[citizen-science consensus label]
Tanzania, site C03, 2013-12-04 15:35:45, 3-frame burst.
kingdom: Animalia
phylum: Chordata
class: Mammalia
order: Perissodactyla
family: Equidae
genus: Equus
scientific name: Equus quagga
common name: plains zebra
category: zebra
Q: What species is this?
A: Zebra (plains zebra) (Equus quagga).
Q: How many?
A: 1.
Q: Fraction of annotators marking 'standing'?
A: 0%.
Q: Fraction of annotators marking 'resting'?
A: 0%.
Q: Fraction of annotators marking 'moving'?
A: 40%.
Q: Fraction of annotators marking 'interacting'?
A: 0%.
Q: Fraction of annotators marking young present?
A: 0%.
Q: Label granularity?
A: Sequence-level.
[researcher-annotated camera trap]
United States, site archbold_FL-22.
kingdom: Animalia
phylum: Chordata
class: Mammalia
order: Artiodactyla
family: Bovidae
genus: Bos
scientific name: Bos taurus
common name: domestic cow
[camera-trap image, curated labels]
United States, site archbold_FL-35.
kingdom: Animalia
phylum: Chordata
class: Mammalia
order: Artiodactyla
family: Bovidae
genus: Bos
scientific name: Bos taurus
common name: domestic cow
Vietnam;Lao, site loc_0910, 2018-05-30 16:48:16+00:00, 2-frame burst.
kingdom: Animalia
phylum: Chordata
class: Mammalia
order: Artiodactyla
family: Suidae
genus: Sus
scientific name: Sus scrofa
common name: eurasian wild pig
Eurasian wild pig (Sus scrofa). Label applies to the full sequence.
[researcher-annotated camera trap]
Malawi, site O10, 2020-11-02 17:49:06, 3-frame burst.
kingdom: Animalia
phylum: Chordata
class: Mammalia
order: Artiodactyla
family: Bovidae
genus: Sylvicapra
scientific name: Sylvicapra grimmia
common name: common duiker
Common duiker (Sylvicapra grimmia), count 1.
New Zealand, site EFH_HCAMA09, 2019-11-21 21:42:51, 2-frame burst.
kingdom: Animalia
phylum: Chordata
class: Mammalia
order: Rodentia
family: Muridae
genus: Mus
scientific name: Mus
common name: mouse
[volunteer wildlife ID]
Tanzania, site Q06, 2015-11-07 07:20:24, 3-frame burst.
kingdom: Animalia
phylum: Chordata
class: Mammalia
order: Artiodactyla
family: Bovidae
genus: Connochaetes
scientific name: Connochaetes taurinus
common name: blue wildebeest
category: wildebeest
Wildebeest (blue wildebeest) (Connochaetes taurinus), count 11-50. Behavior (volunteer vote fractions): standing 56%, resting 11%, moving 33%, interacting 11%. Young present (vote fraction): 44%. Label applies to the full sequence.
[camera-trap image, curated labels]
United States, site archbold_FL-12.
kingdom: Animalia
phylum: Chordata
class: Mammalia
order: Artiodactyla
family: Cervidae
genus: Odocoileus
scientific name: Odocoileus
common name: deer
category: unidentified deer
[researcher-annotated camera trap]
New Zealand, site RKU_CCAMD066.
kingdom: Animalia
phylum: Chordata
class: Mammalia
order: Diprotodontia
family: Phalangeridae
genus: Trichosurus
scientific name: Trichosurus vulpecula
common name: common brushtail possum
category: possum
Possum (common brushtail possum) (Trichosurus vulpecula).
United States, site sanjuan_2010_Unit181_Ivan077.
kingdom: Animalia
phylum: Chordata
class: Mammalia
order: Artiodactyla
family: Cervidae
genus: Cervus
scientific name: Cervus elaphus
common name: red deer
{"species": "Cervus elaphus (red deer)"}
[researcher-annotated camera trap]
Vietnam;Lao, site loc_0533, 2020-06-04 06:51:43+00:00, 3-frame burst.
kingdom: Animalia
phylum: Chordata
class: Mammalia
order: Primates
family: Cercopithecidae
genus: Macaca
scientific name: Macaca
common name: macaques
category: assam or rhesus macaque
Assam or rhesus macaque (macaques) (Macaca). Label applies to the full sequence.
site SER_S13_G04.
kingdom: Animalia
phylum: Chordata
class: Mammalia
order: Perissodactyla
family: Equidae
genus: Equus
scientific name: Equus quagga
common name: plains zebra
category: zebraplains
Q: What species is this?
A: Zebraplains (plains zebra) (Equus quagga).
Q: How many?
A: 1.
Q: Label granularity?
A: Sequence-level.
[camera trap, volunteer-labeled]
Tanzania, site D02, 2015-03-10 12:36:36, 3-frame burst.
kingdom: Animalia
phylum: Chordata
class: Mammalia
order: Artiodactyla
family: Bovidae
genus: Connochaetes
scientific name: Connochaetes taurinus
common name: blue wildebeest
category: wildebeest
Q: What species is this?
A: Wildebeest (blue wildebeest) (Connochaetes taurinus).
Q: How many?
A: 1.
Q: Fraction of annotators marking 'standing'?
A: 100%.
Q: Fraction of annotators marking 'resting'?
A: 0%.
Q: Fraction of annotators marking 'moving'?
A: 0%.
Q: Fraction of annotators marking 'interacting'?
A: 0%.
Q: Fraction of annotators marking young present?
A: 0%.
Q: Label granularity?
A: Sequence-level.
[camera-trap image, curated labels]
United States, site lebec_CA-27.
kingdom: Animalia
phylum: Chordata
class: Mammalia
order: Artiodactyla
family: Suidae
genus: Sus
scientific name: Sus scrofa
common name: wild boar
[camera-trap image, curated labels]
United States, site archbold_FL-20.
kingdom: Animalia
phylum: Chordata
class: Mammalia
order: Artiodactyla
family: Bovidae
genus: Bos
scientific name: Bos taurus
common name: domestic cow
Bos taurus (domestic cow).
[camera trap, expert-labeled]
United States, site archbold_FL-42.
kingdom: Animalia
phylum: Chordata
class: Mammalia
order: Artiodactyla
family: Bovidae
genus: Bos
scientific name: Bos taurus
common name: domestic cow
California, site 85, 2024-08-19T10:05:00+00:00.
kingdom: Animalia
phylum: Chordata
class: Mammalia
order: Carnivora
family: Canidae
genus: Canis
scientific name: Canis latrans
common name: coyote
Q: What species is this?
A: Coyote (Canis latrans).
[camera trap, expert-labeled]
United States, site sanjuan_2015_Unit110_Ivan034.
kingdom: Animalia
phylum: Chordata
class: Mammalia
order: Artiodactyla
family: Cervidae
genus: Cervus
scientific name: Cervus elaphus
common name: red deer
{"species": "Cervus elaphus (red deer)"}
= = = = =
> _Work instructions_: Go through the preceding material and copy each line that has the word "Vietnam".

> _Finished exercise_:
Vietnam;Lao, site loc_0910, 2018-05-30 16:48:16+00:00, 2-frame burst.
Vietnam;Lao, site loc_0533, 2020-06-04 06:51:43+00:00, 3-frame burst.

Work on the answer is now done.